What I learned from writing a book
It changed me — I became consumed with this topic — finding every single angle on how we can ignite our content and win in this competitive marketplace. I learned that for most people, the act of sharing content is a very thoughtful, intimate act. We share for intrinsic, emotional reasons. But companies expect us to share their content for economic reasons. That’s a problem, isn’t it? My approach to content marketing was transformed. Yours will be too, I hope.
Sacrifice — Because I had a limited timeframe to get the book completed, I locked myself in a room and did nothing but research/write for 12 hours a day (or more), every day except Christmas, for almost three months.
My health suffered. I gained weight. Sometimes I wrote for 18 hours until my joints hurt and my eyesight was blurry. I had to maintain complete focus and discipline. The book became a physical and psychological obsession.
I know that sounds terrible and weird, but at least for me, this strenuous commitment was the only path I had to create something unique, entertaining, and extraordinary. Obviously I’m fortunate to have a wife who supports the lunacy. I’m now recovering from the book!
I became an expert on something — I immersed myself in a single topic for a year. As a result, I’m pretty sure there is nobody on earth who knows more about igniting content than me. What I learned will help me become a better teacher, blogger, and business consultant. I basically spent the last year giving myself the equivalent of an advanced degree in content marketing.
The benefits of writing a book
Fuel — The results of the book are already paying off. The innovations in The Content Code have become the fuel that will propel my business for at least the next year. It will be the topic of blog posts, a new speech, classes, workshops, and consulting opportunities. Do you need me to help you ignite your content? Let’s talk.
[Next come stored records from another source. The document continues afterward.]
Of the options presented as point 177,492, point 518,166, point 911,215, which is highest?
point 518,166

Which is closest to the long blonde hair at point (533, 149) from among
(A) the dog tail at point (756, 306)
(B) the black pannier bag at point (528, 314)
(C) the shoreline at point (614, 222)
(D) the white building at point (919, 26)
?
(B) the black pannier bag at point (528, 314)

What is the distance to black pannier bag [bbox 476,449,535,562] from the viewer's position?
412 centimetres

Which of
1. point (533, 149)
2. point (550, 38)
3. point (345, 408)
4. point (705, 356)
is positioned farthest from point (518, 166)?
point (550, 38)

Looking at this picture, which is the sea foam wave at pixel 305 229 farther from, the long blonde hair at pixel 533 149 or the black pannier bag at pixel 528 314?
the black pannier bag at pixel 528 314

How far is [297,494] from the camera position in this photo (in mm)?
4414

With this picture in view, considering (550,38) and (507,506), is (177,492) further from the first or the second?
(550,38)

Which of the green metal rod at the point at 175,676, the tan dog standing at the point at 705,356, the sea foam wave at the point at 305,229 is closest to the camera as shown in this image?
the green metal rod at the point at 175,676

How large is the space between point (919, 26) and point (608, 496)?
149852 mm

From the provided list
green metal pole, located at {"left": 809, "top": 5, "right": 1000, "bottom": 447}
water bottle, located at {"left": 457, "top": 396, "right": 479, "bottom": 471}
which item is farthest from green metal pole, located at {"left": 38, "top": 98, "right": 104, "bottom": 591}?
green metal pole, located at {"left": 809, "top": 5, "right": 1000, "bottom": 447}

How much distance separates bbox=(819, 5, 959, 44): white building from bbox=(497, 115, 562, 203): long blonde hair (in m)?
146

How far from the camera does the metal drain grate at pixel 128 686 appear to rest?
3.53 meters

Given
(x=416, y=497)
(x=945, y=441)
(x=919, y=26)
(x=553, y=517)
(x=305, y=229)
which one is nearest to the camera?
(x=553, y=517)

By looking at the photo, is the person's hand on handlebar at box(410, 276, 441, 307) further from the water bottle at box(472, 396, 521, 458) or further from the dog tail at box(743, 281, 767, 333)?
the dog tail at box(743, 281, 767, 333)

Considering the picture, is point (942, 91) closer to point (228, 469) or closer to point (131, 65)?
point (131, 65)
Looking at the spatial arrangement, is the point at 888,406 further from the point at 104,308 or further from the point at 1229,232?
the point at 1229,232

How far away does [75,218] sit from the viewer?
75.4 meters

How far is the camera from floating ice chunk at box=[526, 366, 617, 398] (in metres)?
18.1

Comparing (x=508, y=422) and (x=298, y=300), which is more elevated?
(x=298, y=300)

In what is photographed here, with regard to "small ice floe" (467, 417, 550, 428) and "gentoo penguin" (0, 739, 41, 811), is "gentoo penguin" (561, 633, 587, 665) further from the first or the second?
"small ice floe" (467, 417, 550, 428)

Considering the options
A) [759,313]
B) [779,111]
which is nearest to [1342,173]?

Intrinsic Reward — I am a teacher in everything I do. My greatest reward is when people tell me that something I wrote or said helped them succeed. This book will help you. I literally cannot wait for you to see it.
Financial reward — Ask any author and they will tell you that you don’t make money from books. The traditional publishing system is … broken, to put it mildly.
So I forged a new path. I have two corporate patrons generously sponsoring this book, Dell and gShift, which allowed me to break the shackles of needing “an advance.” I am self-publishing (and will do so from here on out) so the profits will direct to me, not a corporation. I can use those profits to actually promote the book, something publishers don’t do any more. This topic is worthy of an entirely separate blog post, which I will provide to you down the line.
By now I hope you’re intrigued enough by my writing process to actually be interested in the book, too. It should be out by mid-March and available in most of the world on Amazon, Kindle, and eventually an audio book. Watch this space for news of its release!
Many thanks to all who have been patient with me during this intense writing period! The Content Code is coming!